As I read first the blog summary, then the article itself, I realized the issues raised by the authors are pertinent to business and BI.
BI is often tasked with measuring the performance of a new business intervention such as the opening of a new store, the launch of a product, execution of a marketing campaign, or a change in business strategy. Two of the more common measurement designs for testing such interventions are the simple pretest-postest and pretest-postest with control group. The schematics below depict each design, O representing measurement, X signifying the intervention. The pretest-postest design assesses the group that received the intervention both before and after. The pretest-postest with control adds a second group that is measured but does not receive the treatment:
pretest-postest: O X O
pretest-postest with control: O X O
The trouble with these simple nonrandomized designs is that it's easy to construct alternative explanations to the intervention itself for differences in pre and post measurements. Pity the poor dupe hired with a two year contract as CEO of a cyclical company in January 2008. Even with heroic effort, her company performance will pale in a pre-post comparison to 2006-2007, victim of our deep recession. Alas, through no fault of her own, she could be unemployed at the end of a second recessionary year. The new coach of the Detroit Lions, on the other hand, cannot have a worse record than his 2008 predecessor, who suffered through an ignominious 0-16 season. Regression to the mean will assure the Lions at least a few victories in 2009, even if the team still stinks. In both cases though, something other than the "intervention" could be producing the change in performance, despite consequences for those responsible.

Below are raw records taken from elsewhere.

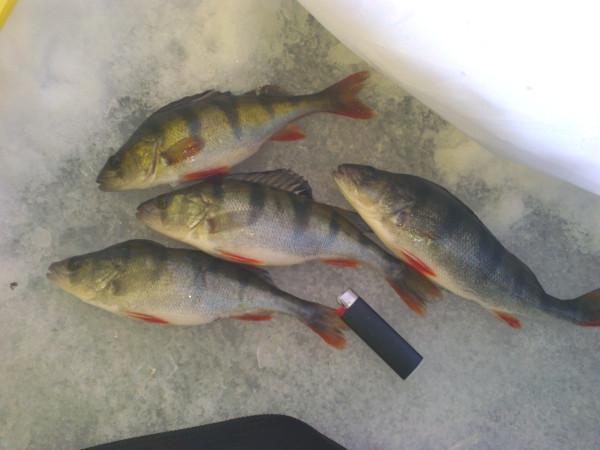 окуневая рыбалка на финском заливе
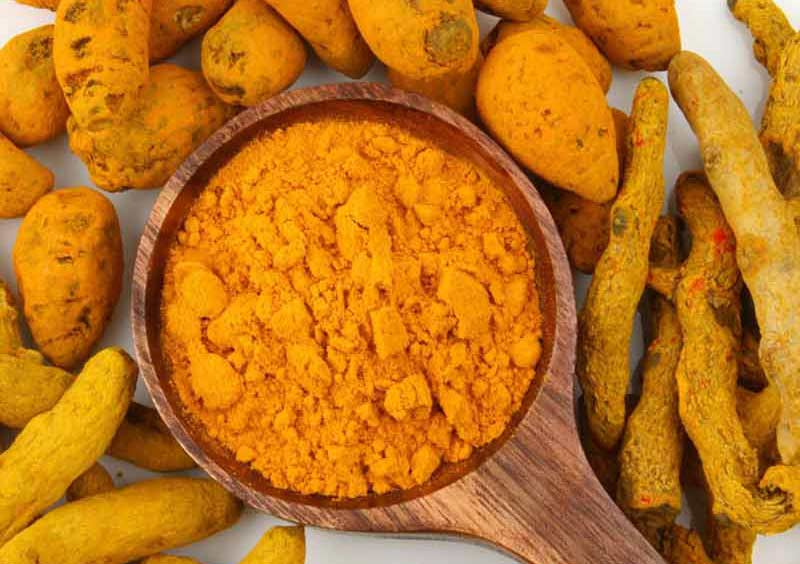 Effect of Curcuma Longa Extract in Treating Diseases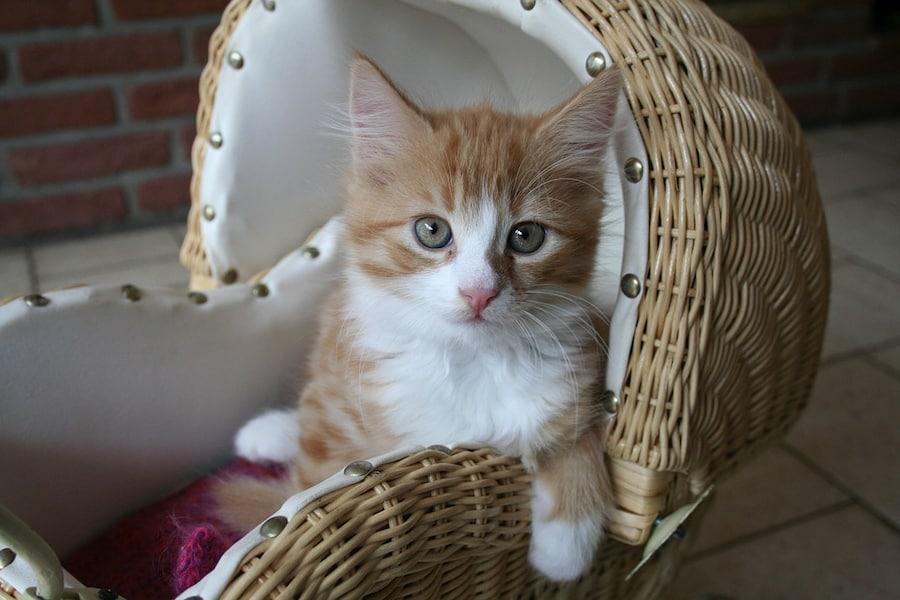 Как назвать кошку: популярные имена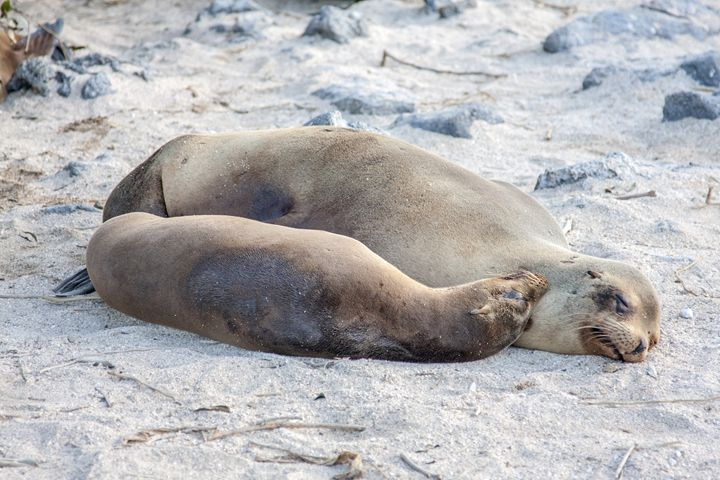 Galapagos Sea Lions on the Beach - Sally Weigand Images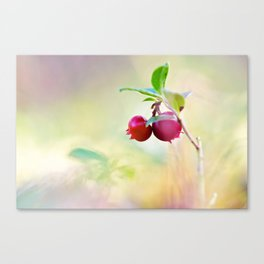 Macro shot of cowberry in forest Canvas Print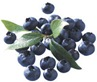 blueberry_m_gren_1204537872_983796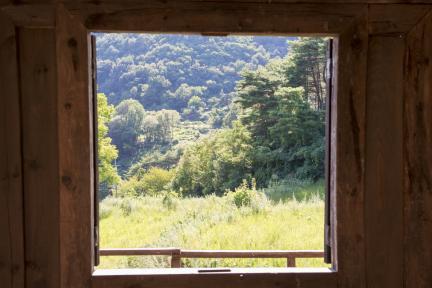 창 너머로 보이는 풍경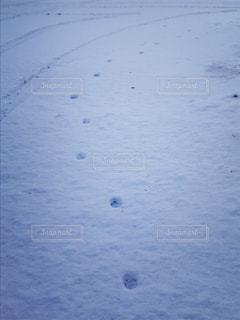 雪の朝の写真・画像素材[1757458]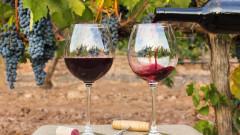 Кои страни изнасят най-много вино в света и къде е България сред тях?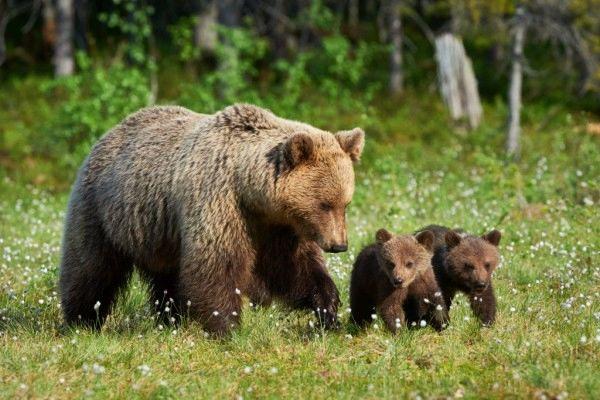Simbolična slika medvedke z mladičem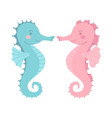 cute seahorse couple blue pink cartoon vector image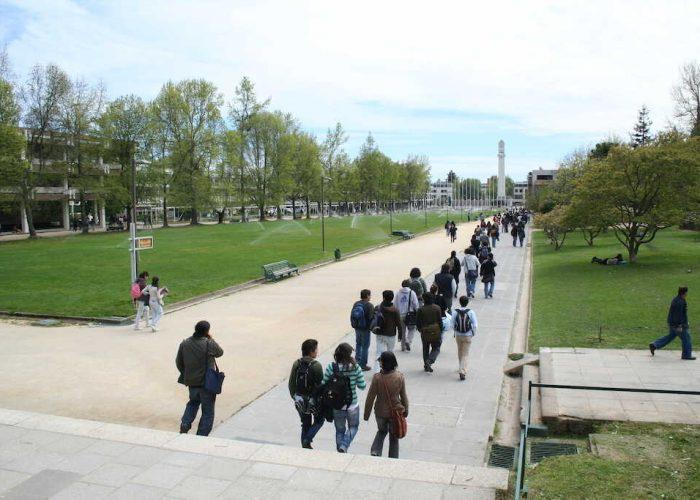 Proyecto UdeC prepara elaboración de Política de Inclusión Universitaria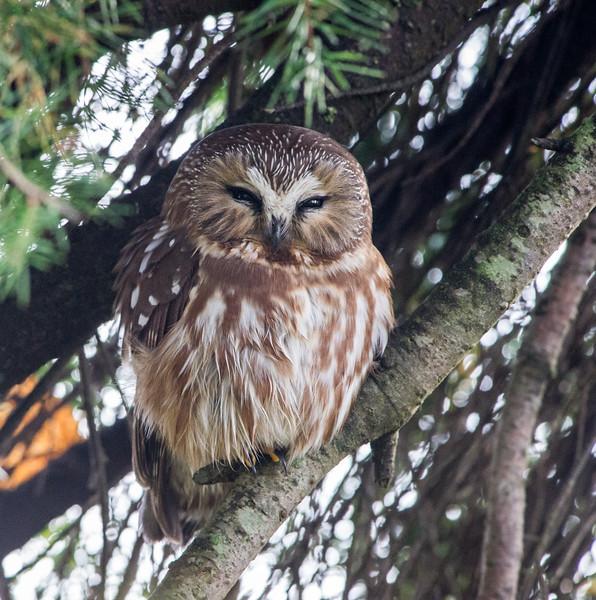 Northen Saw-Whet Owl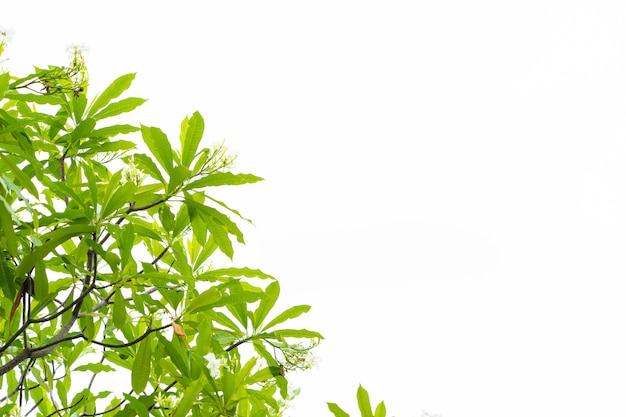 Fondo del cielo bianco delle foglie verdi di giallo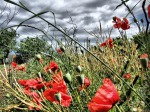 bushes and poppies.....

The second design, pretest-postest with control, is a step up from simple pretest-postest. Differences in pre and post test measures due to factors other than the internention, such as history or maturation, should be similar between treatment and control. Analysts often construct the pre-post differences for intervention and control, and then compute the difference of these measures the so-called "difference in differences". While often very valuable, this design can suffer from "selection bias" if the treatment and control groups are not comparable, perhaps differing systematically out of the gate on factors other than the intervention which could influence measurement. A pilot product test constrained to New England, for example, might succeed (or fail) more on the nature of New Englanders than the product itself.
The true experiment, with random assignment to intervention and control groups, is an obvious improvement over simple pretest-posttest with nonrandomized control. In theory, random assignment assures (within probability limits) that other "confounding" factors that could contaminate results are "equal" between the groups. In a properly-randomized experiment, the difference in differences calculation can be telling. Amazon's randomized experiments with user experience on their web site, and Capital One's experiments with different credit card offerings, varying fees, interest rates and rewards, are cases in point.
There are many BI situations, however, where randomization is impractical or inadvisable. The BI analyst is then left with the challenge of responding to alternative explanations to the intervention that could explain changes in measurement. Often, in these instances, the analyst will measure potential confounding variables, and adjust findings statistically using techniques such as matching, analysis of covariance, and propensity scores.
The Can Nonrandomized Experiments Yield Accurate Answers? article details an investigation contrasting findings of bias from a randomized experiment to a self-selected study. The results, heartening for BI, are that statistical adjustments of nonrandomized experiments can approximate findings from randomized inquiries. For situations in which randomization is infeasible, therefore, BI analysts would be wise to consider the adjustment techniques detailed in this article to "purify" their findings, so they can enjoy the statistical confidence of a randomized experiment.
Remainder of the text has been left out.